- _TASK PROMPT_: How many lines of the data hold the word "scientific"? State the number and nothing else.

[Dataset records]

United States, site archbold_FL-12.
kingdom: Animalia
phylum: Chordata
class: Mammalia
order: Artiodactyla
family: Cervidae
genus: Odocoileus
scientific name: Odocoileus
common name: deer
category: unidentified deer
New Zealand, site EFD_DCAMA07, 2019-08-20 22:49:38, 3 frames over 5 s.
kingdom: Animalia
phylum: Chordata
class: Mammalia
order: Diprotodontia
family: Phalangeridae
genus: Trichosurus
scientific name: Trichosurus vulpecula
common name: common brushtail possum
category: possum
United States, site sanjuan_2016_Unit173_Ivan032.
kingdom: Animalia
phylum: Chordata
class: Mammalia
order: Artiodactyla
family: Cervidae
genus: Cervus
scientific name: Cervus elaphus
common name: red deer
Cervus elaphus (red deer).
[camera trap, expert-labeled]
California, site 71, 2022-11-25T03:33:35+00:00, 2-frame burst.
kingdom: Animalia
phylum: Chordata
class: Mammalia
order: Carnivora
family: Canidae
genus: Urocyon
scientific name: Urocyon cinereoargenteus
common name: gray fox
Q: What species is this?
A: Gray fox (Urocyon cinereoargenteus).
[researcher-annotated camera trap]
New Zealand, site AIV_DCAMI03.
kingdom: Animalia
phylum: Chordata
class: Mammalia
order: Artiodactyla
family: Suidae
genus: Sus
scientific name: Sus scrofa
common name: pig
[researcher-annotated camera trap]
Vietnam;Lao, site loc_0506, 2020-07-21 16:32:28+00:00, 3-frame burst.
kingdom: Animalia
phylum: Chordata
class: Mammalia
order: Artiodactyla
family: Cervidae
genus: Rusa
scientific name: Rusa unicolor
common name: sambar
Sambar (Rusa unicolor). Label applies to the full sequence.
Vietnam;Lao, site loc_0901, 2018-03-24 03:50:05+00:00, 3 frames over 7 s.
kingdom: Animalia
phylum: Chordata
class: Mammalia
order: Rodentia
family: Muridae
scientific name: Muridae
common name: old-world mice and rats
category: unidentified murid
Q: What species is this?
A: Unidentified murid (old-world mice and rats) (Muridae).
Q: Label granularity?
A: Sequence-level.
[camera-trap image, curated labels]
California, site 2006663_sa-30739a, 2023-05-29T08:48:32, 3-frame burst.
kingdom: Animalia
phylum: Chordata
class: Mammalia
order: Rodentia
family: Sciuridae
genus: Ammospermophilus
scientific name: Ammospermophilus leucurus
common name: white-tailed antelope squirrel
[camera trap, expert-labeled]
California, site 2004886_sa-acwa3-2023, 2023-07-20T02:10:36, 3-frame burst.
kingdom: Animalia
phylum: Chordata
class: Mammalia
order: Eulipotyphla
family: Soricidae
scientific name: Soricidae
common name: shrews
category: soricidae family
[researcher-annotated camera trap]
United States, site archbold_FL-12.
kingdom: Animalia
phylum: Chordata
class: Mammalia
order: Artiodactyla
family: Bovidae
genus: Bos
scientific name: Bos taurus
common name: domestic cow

- _SOLUTION FOR THIS TASK_: 10